John
My understanding is no program can run on Windows RT. Only apps can, Metro apps. If one is able to run programs it must be Windows 8 or Windows 8 Pro not Windows RT.
Again that's because
they aren't compiled under ARM. The RT version of office included with RT is compiled under ARM. Sorry nothing to do with the UI whatever MS makes you want to believe (marketing mumbo jumbo). BTW Windows store apps must be compiled specially to be used for RT of course as it's a different chipset, see here:
http://msdn.microsoft.com/en-us/library/windows/apps/xaml/jj863300.aspx
The "desktop" is not required for native Windows apps either.... just start Windows, then start notepad. Then kill the explorer.exe in task manager.... bingo no desktop but notepad running totally fine. Want to bring back the desktop just run explorer.exe and bingo it's back. So the "desktop" (explorer) is merely a native windows app itself. The "desktop" is simply a shell. Therefore MS calling native windows apps "desktop software" frankly is totally confusing and wrong, for it's not running the app under explorer.exe!! Personally I don't think they like using the word "incompatible" as it might give them bad press, so they invent different and confusing names they think windows users could understand. However Windows RT really is nothing like Windows 8 other than looks alone.

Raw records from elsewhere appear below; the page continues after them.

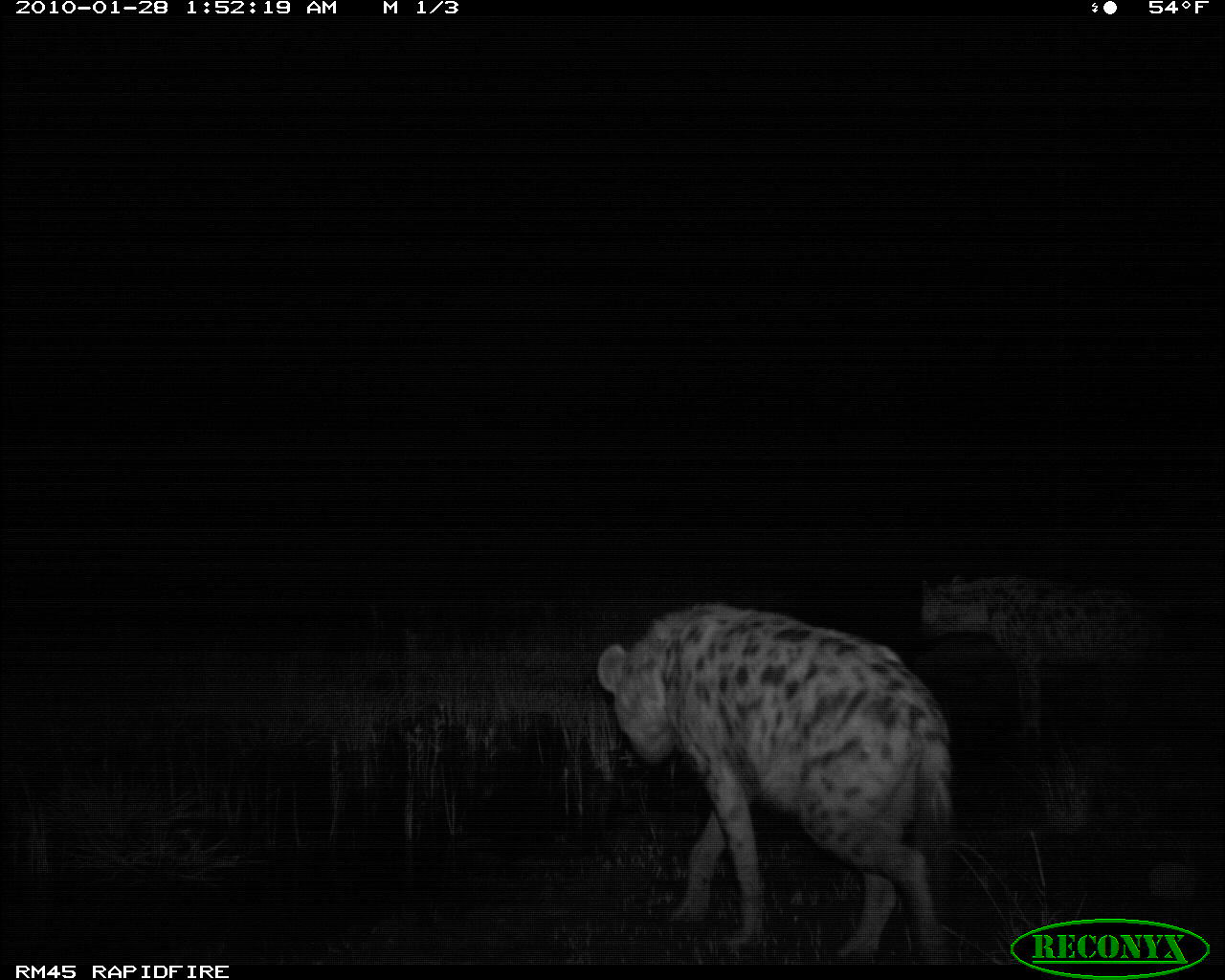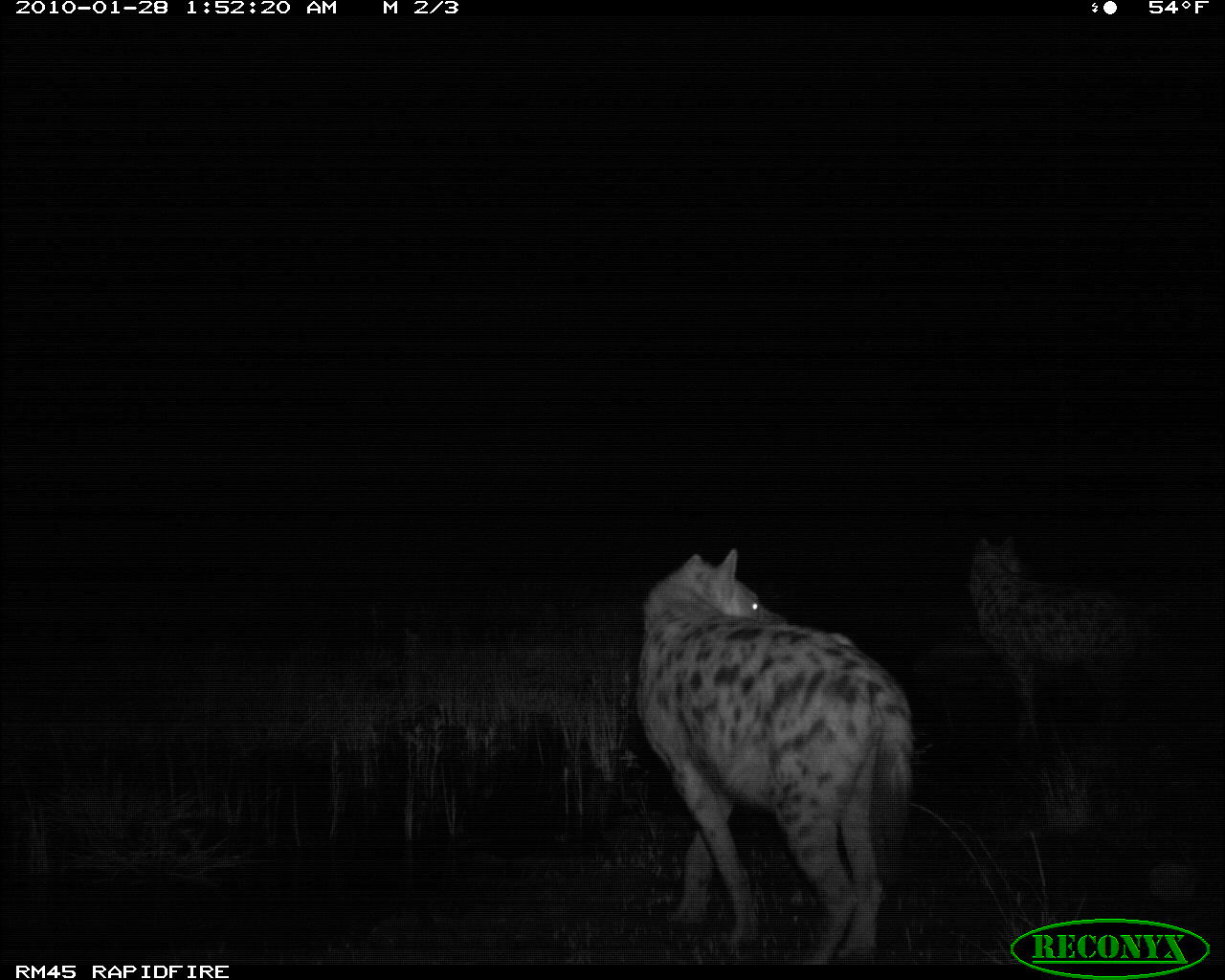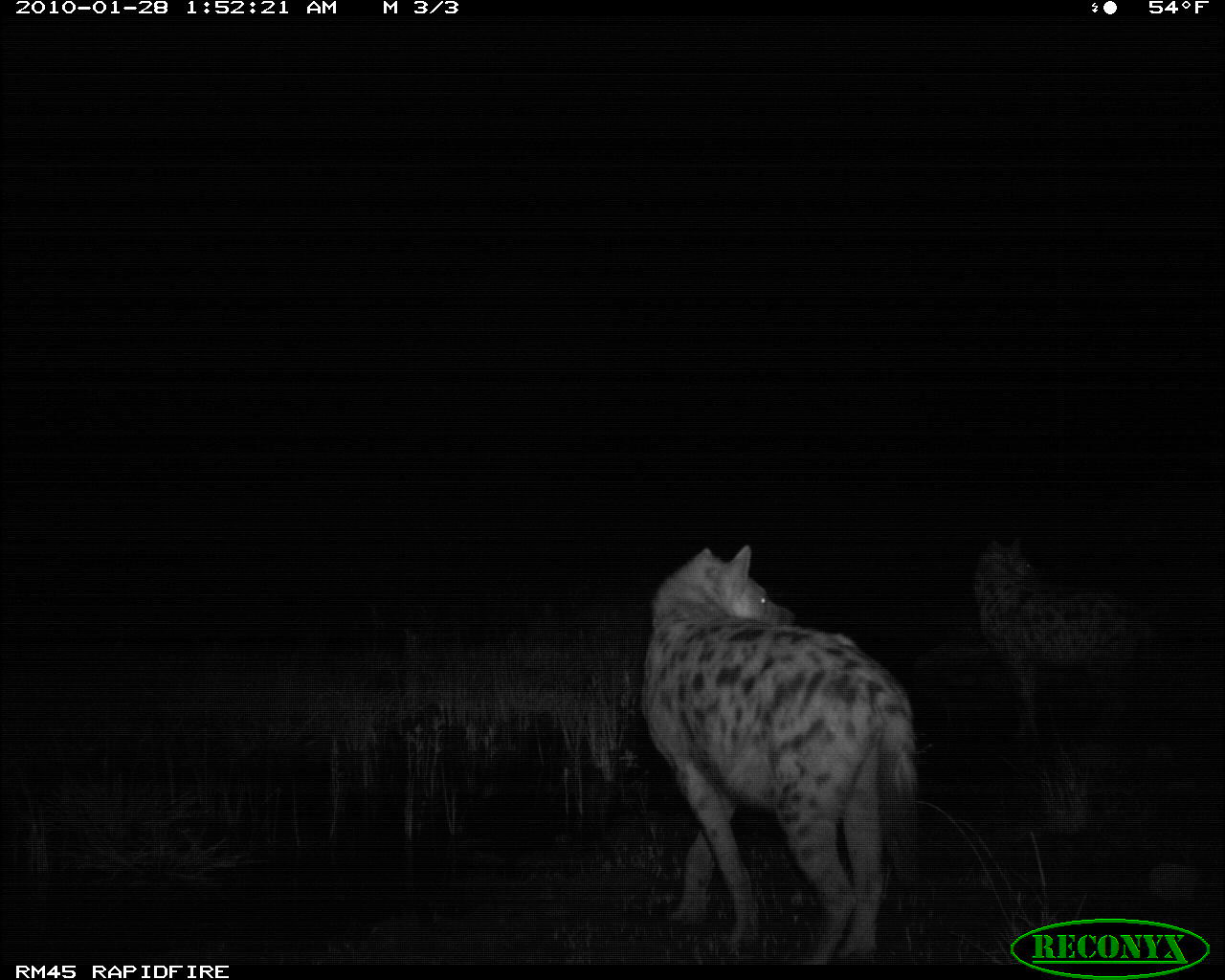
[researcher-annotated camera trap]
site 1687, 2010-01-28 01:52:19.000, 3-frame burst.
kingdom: Animalia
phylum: Chordata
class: Mammalia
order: Carnivora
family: Hyaenidae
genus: Crocuta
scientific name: Crocuta crocuta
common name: spotted hyena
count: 2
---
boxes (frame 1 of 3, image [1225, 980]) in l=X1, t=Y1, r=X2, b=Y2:
crocuta crocuta: l=597, t=603, r=953, b=965; l=919, t=573, r=1157, b=756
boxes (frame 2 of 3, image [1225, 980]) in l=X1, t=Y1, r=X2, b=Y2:
crocuta crocuta: l=635, t=547, r=918, b=966; l=926, t=520, r=1147, b=749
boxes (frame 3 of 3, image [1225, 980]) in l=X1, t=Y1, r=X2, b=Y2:
crocuta crocuta: l=638, t=541, r=920, b=965; l=974, t=530, r=1139, b=743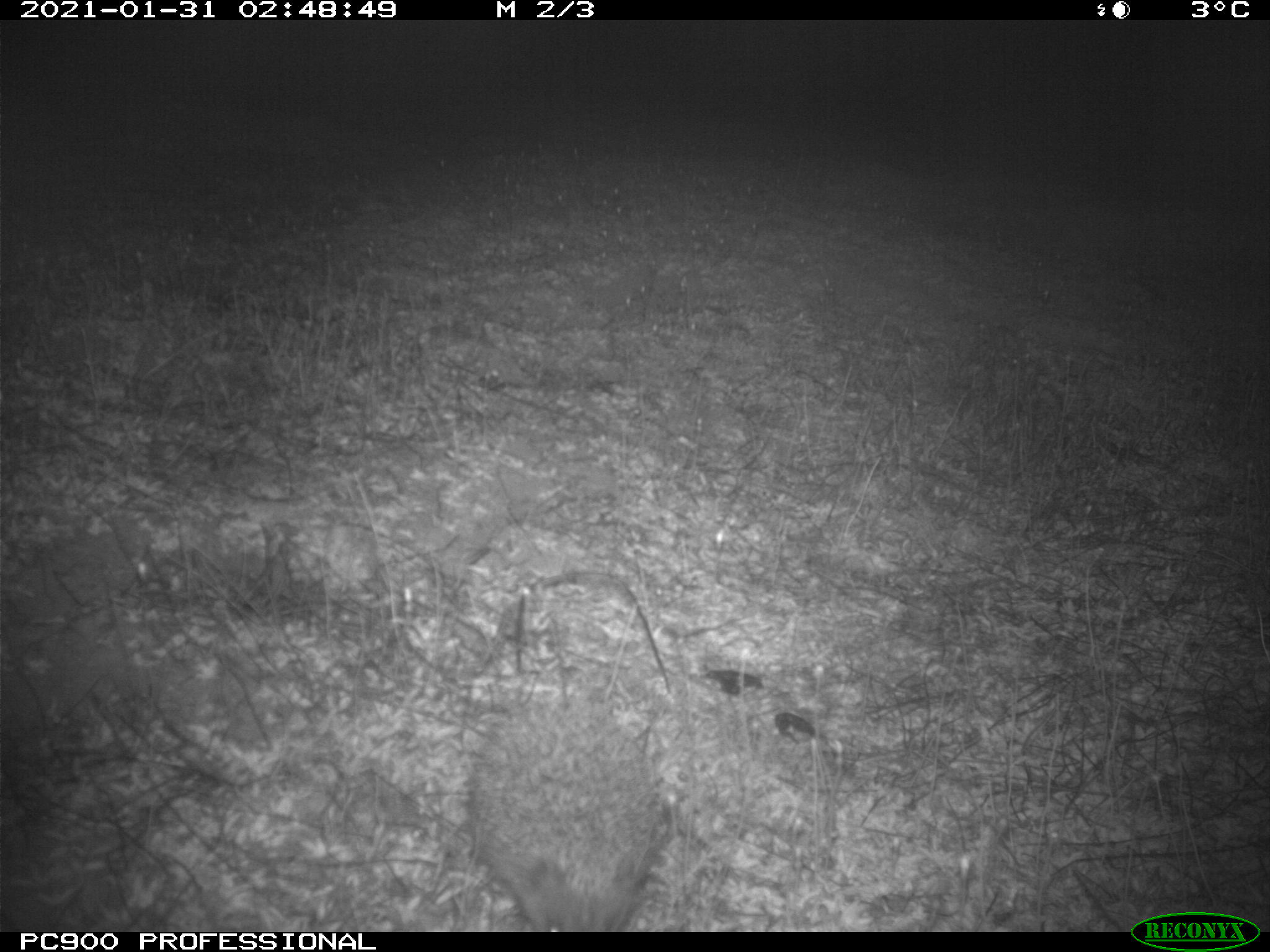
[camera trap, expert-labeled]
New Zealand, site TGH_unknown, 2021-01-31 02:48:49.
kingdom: Animalia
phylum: Chordata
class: Mammalia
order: Eulipotyphla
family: Erinaceidae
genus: Erinaceus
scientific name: Erinaceus europaeus europaeus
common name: european hedgehog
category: hedgehog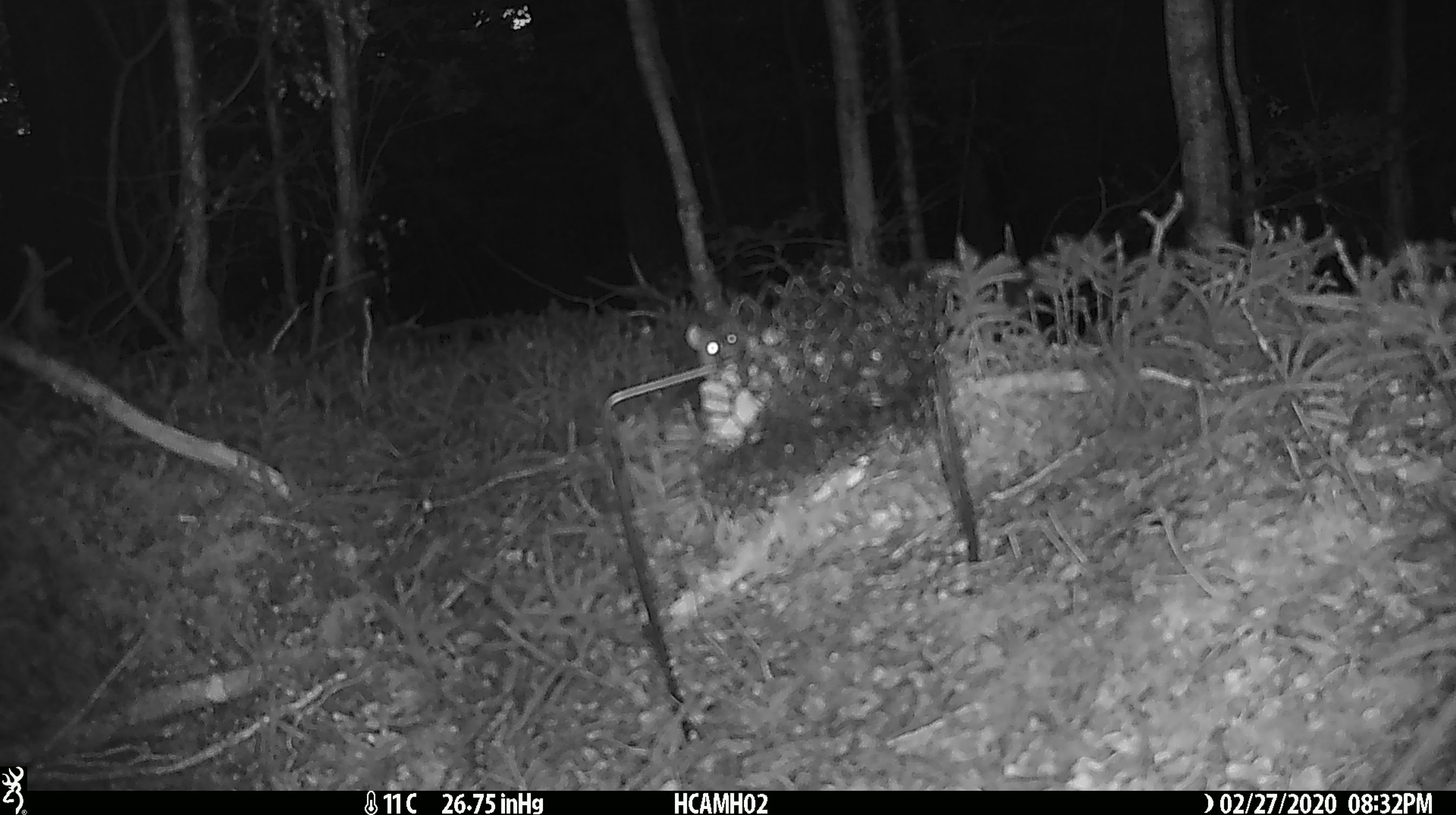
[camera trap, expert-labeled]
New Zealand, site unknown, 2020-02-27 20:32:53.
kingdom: Animalia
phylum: Chordata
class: Mammalia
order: Rodentia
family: Muridae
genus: Mus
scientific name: Mus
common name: mouse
Mouse (Mus).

In a nutshell RT is basically a great pretender.... RT and windows 8 share basic programming libraries which makes life slightly easier for developers but it is far from optimal right now, maybe Windows 9 will resolve it and converge development platforms.
All apps are compiled differently whether it is windows phone, windows 8 or windows RT, not an ideal situation right now but suits the hardware platforms they are targeted in today's technology.